It’s been a while since I’ve sat at my writing desk and composed something other than class notes and lesson plans. For a few years now, I’ve been teaching English and Civics to newly arrived immigrants and work skills to the unemployed. I absolutely love my job, but in between getting ESL certifications and going to meetings about how to best reach my students, I’ve neglected my literary muscle. So, in an attempt to create something fresh (so that The Embers of War can finally get finished this winter), I’ve embarked on a 30 day blogging challenge. I hope I don’t forget about it tomorrow.

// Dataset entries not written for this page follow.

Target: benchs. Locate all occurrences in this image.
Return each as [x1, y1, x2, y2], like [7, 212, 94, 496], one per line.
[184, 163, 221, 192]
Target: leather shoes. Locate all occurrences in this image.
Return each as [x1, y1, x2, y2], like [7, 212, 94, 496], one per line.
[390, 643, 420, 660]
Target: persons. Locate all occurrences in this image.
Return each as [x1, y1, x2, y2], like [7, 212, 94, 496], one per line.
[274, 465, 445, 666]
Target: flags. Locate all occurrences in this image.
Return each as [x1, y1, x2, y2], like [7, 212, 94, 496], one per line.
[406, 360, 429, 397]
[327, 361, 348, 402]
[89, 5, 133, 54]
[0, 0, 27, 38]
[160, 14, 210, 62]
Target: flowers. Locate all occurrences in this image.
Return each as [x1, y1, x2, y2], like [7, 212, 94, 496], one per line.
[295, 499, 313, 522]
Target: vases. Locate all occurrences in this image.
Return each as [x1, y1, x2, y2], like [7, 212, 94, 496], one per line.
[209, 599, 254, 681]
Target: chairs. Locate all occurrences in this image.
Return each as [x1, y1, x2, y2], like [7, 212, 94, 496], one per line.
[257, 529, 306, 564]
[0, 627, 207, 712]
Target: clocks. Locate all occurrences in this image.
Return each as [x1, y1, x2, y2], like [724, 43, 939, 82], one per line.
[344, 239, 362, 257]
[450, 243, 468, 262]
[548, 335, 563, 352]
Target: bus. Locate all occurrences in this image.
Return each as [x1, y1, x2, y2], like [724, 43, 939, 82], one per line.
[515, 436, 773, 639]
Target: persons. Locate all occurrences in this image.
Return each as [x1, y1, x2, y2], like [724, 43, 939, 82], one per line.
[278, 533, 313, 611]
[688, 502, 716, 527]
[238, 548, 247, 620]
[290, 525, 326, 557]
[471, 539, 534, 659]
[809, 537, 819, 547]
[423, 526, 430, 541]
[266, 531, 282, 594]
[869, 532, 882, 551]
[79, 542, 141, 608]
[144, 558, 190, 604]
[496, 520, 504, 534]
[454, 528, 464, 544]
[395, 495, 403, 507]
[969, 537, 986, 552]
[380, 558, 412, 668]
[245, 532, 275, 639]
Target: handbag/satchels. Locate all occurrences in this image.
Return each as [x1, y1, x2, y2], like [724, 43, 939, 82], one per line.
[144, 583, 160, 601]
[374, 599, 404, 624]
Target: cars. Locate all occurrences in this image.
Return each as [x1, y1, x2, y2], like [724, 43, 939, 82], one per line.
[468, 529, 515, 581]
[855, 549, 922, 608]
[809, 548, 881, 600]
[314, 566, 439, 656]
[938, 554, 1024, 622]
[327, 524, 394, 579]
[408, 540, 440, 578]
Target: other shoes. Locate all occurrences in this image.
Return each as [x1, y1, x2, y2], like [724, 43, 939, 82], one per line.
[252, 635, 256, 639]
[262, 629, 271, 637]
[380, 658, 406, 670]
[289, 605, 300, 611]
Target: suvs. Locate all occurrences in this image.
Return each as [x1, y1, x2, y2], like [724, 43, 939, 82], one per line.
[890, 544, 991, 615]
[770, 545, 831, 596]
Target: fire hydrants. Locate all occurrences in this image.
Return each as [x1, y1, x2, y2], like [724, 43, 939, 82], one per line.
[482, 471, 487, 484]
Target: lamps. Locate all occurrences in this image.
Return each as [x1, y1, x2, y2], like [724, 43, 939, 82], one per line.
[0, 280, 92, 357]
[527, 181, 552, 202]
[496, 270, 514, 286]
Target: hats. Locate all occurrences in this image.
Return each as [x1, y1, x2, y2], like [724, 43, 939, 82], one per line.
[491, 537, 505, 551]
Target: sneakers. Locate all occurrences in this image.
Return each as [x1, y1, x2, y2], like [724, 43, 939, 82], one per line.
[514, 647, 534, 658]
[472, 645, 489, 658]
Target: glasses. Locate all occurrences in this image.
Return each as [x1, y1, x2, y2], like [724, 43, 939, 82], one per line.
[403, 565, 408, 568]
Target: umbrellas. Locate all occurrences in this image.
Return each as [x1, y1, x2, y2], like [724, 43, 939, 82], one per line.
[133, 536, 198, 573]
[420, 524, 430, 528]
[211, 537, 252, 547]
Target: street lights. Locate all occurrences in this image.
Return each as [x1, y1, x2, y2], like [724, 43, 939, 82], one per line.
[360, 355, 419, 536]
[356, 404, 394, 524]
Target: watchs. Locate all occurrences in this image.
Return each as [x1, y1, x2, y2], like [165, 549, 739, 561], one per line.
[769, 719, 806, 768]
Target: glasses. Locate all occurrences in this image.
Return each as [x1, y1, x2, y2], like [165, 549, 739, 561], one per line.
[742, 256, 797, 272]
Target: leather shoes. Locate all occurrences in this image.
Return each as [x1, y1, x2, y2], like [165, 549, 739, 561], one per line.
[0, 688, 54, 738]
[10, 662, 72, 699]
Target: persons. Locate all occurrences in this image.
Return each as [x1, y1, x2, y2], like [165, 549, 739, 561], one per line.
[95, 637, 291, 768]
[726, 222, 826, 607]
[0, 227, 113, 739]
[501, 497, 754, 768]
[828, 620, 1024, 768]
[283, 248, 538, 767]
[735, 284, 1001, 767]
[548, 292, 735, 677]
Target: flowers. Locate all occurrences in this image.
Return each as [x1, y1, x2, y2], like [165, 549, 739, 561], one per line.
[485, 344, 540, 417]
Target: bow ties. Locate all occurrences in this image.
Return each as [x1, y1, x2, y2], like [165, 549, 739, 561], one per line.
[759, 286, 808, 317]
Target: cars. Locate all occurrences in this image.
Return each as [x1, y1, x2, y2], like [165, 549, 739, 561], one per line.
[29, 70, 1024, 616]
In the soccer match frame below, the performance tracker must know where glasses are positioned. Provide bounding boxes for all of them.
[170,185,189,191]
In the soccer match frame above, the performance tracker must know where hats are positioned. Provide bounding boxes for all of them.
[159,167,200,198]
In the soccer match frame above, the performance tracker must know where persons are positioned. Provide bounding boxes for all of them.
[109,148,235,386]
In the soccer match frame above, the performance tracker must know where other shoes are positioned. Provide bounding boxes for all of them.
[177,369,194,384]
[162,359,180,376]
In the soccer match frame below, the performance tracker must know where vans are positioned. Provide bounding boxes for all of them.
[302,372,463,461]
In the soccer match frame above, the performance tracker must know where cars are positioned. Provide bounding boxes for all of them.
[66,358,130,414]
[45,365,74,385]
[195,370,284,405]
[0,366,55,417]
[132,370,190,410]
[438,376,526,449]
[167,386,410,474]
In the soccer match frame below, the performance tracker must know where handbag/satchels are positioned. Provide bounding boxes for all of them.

I know, I know, blogging is on the wane (or pretty much dead), but this isn’t as much about the industry of blogging (is it an industry?) as it is about me making time to remember how to type for creative purposes. If you wish to subscribe, I promise to write something interesting every day. So, here goes:
Day One: Why Do You Write?
I write because I have something to say. Whether it’s a world that’s being invented inside my head and it needs to come out, an idea that I feel needs to be shared, or just a really good wave of prose that I want to roll out onto the computer screen. Sometimes, the words just come, and since writing is what I did nearly as quickly as I started talking, this is how I express myself. After three novels, one nonfiction book, and a host of articles, marketing materials, short stories, essays, and poems, I can’t just stop writing, because I’m doing something else as well. It’s my breath, really, this writing practice. I breath in reading and exhale script. The day the pen or the keyboard ceases to be my voice is the day the world ends, at least, for me, because before all else–before beloved husband and children, before teaching and learning, before houses and mortgages, before churches and synagogues, I was writing, and it’s who I am. And all of those beautiful, most important people mentioned above, have entered into my writing in the deepest ways now. People say you aren’t what you do, or that your profession is not your identity. Yes, it is. Don’t be stupid. Everything you do is part of your identity. I have written great stuff and real crap. All writers have. I hope to keep up the tradition of writing everything until something good rises to the top. the grit to keep writing is what makes writing successful. Why do you write?